Sophia Institute Press
- Status: Active
- Founded: 1983
- Founder: John Barger
- Successor: Charlie McKinney, President
- Country of origin: United States
- Headquarters location: Nashua, New Hampshire
- Publication types: Books, magazines
- Nonfiction topics: Catholicism, Christianity, religion
- Revenue: US$10 million (2020)
- No. of employees: 48
- Official website: www.sophiainstitute.com

= Sophia Institute Press =

American non-profit publishing company

Sophia Institute Press is a non-profit Catholic publishing company based in Nashua, New Hampshire, United States.

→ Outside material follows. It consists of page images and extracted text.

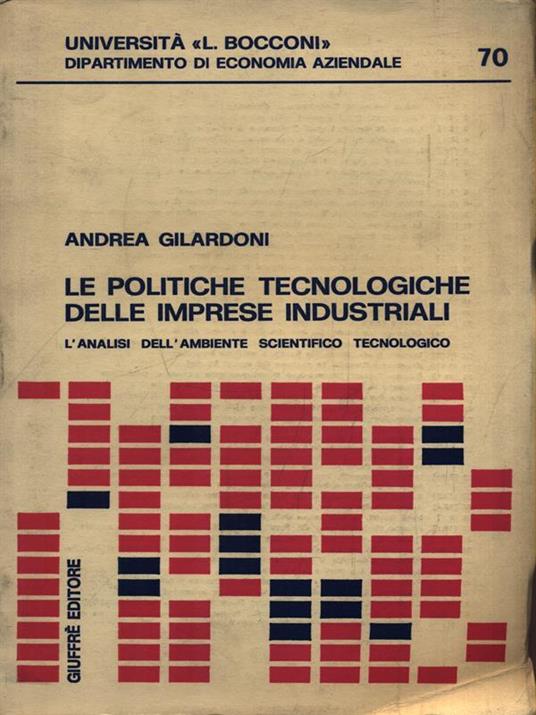 UNIVERSITÀ «L. BOCCONI»
DIPARTIMENTO DI ECONOMIA AZIENDALE 70

ANDREA GILARDONI

LE POLITICHE TECNOLOGICHE DELLE IMPRESE INDUSTRIALI

L'ANALISI DELL'AMBIENTE SCIENTIFICO TECNOLOGICO

GIUFFRÈ EDITORE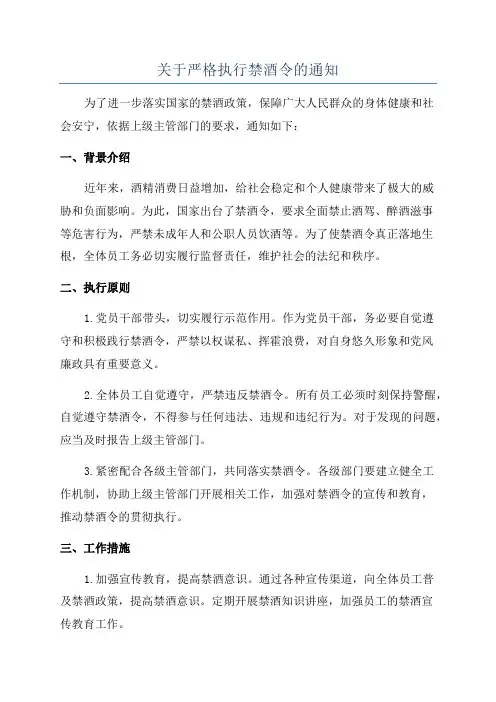 关于严格执行禁酒令的通知

为了进一步落实国家的禁酒政策，保障广大人民群众的身体健康和社会安宁，依据上级主管部门的要求，通知如下：

一、背景介绍

近年来，酒精消费日益增加，给社会稳定和个人健康带来了极大的威胁和负面影响。为此，国家出台了禁酒令，要求全面禁止酒驾、醉酒滋事等危害行为，严禁未成年人和公职人员饮酒等。为了使禁酒令真正落地生根，全体员工务必切实履行监督责任，维护社会的法纪和秩序。

二、执行原则

1.党员干部带头，切实履行示范作用。作为党员干部，务必要自觉遵守和积极践行禁酒令，严禁以权谋私、挥霍浪费，对自身悠久形象和党风廉政具有重要意义。

2.全体员工自觉遵守，严禁违反禁酒令。所有员工必须时刻保持警醒，自觉遵守禁酒令，不得参与任何违法、违规和违纪行为。对于发现的问题，应当及时报告上级主管部门。

3.紧密配合各级主管部门，共同落实禁酒令。各级部门要建立健全工作机制，协助上级主管部门开展相关工作，加强对禁酒令的宣传和教育，推动禁酒令的贯彻执行。

三、工作措施

1.加强宣传教育，提高禁酒意识。通过各种宣传渠道，向全体员工普及禁酒政策，提高禁酒意识。定期开展禁酒知识讲座，加强员工的禁酒宣传教育工作。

It publishes Catholic books, the online opinion journal Crisis Magazine, the traditionalist Catholic website OnePeterFive, the Tridentine Mass missalette Benedictus, the website CatholicExchange.com, and catechetical materials for teachers. It also operates a music division, Sophia Music Group, via its 2021 acquisition of the De Montfort Music and AimHigher Recordings labels.

==History==
Sophia Institute was founded in 1983 by John L. Barger, then a philosophy professor at Magdalen College in Bedford, New Hampshire, along with his student Paul DiIulio. Under Barger's direction, the press published over 200 titles and 2.5 million books. In 2011, while the press was the publishing division of Thomas More College of Liberal Arts and Holy Spirit College, Charlie McKinney was the publisher's chief operating officer.

In 2012, Barger retired from directing Sophia Institute, and the institute's board selected Charlie McKinney as its new president.

==Sophia Institute for Teachers==
In 2014, Sophia Institute began Sophia Institute for Teachers to aid Catholic religion teachers, offering lesson plans, instructional videos, and teacher formation workshops.

==Partnership with EWTN Global Catholic Network==
In 2015, Sophia Institute Press formed a joint venture with the international Catholic television service EWTN to establish EWTN Publishing, a new entity that publishes books by the network's foundress Mother Angelica and other hosts of EWTN programming.

==Crisis magazine==

In 1982 at Notre Dame, theologian Michael Novak and philosophy professor Ralph McInerny founded an opinion magazine under the title Catholicism in Crisis, as a voice of Catholic neoconservative political and cultural thought. In 1986 its title was changed to Crisis. From 1995 to 2011 Deal Hudson was the magazine's publisher. In late 2007 the magazine ceased print publication, and its content moved to its companion website under the title "Inside Catholic". After Sophia Institute Press acquired the magazine in 2011, it resumed the name Crisis. The college transferred the magazine to Sophia Institute in 2012. Eric Sammons was named the Editor-in-Chief in January 2021.

===Crisis Publications===
In April 2019, the press began publishing books with Crisis Magazine branding. The new imprint, called Crisis Publications, is dedicated to books that examine social and cultural trends from a Roman Catholic perspective.

In September 2020, the press began Tradivox series, a multi-volume book series that restores and reprints historical Catholic catechisms.